与七笔直地盯着周助的脸,用不带任何感情的语调、一字一句道。
“必将分个生死。”
与七话音堪落,静海的声音马上接了上来。
“再会!”
留下这简短的两个字后,两人同时迈出脚步,不过一会儿功夫,便留不下半点踪影。
而也正是在这当口——
扑通一声,周助猛地跌在地上。
他的身体开始颤抖。
……好重、好重!!
这种重量,岂是自己能承载了的?!
“钱、钱……!”
周助粗鲁地喊道。
“在哪……!?”
他哆哆嗦嗦地伸出手,毫不顾及死人的体面,就在犬藏的尸体上恣意摸索起来。
这个……是这个……!
周助红着眼,重重喘着粗气。花得好一番功夫,才终于将钱袋解开。
一、二、三、四、五、六——
一边数着铜钱,周助一边尽可能地平复着自己的呼吸,直到将铜钱全部摆放在死者的脑袋旁边后,他才终于沉沉地、沉沉地、吐出一口气来——
接着,衣袖传来了被谁拉扯的感触。
是ii,她的精神已经平静下来了。
不知为何……她正在用悲伤的眼神看着自己。
*
倥偬之间,已是日入时分。
天上低低悬挂的一轮浊日,此刻正病恹恹地散着死气沉沉的霞辉。
白日与黑夜混杂在一起,让世界被渲成一片浓稠暗红。
这个颜色,这个衰颓的、给人强烈的挤压感的颜色——说不定才是世界真正的颜色呢。
周助不禁去想。
不是黑,不是白,也不是黑和白。
光和暗都无法左右的、这个血一样的颜色——
突然,耳边传来了水声。
周助略略低下头,任凭自己的视线被从晚霞上夺走、引到另一边。
在那里,周身赤裸的稚子,正毫无顾及的戏着水。
仿佛在辩驳自己一般,水波中反射着美丽的银白。
是啊——不是红色,但也不是银色。
落在周助视线里的,仅仅是一抹驳杂却沉谧的黑。
那是ii头发的颜色。
一名少女的、头发的颜色。
真漂亮呀。
周助不禁感叹。
真漂亮呀。
看着她天真无邪的笑脸,看着她像梧桐般娇细挺拔的身姿,一股异样的心痛、溢满了周助的心田。
浓黑的夜幕压下,侵吞掉最后一层稀薄的夕辉。
“我叫周助,近藤周助。

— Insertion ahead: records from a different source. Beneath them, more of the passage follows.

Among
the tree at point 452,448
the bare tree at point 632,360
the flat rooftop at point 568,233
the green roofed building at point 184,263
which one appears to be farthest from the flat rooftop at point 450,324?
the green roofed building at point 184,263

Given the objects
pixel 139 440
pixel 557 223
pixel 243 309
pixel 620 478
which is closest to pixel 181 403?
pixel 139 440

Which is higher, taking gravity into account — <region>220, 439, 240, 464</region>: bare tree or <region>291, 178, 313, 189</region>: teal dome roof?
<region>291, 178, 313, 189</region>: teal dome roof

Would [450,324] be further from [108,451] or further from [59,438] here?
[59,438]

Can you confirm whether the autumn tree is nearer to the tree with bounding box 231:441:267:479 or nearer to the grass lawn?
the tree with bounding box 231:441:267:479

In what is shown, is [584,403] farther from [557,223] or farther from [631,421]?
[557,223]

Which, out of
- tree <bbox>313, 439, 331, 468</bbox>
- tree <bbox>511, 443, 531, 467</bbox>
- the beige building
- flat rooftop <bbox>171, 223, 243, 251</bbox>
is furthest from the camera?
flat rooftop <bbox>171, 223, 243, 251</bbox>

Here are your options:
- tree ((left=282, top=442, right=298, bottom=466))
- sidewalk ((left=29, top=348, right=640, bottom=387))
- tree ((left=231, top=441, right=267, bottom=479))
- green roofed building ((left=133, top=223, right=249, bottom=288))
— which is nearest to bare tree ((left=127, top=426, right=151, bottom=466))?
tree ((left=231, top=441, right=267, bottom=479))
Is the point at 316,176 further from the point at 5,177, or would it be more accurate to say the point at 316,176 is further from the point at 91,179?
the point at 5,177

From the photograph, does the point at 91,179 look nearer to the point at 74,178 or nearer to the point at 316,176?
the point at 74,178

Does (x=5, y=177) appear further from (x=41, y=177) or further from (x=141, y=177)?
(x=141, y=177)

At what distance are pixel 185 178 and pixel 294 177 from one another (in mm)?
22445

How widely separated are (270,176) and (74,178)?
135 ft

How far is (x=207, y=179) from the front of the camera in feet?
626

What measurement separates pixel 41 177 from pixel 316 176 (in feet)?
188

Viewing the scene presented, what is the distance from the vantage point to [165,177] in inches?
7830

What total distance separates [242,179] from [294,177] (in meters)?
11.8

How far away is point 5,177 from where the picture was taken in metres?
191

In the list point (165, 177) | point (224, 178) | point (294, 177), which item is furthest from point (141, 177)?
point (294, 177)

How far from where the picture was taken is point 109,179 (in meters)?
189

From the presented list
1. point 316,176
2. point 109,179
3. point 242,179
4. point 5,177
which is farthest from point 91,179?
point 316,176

这名字,你刚才应该听过了一遍才是。”
再度将ii负在背上,周助开始踏向前往八王子的最后一段旅程。
【周助先生。】
ii马上在自己的背后写道。
仅仅这种程度的交流,便不禁让周助感到心中一暖。
“ii其实是个好孩子呀。昨晚——你向我拔刀时,可着实吓了我一跳。”
或是因周助的褒美而感到羞赧吧,ii搭在周助肩上的手指轻轻一攥,温热的体温顺着指骨的硬感传了过来。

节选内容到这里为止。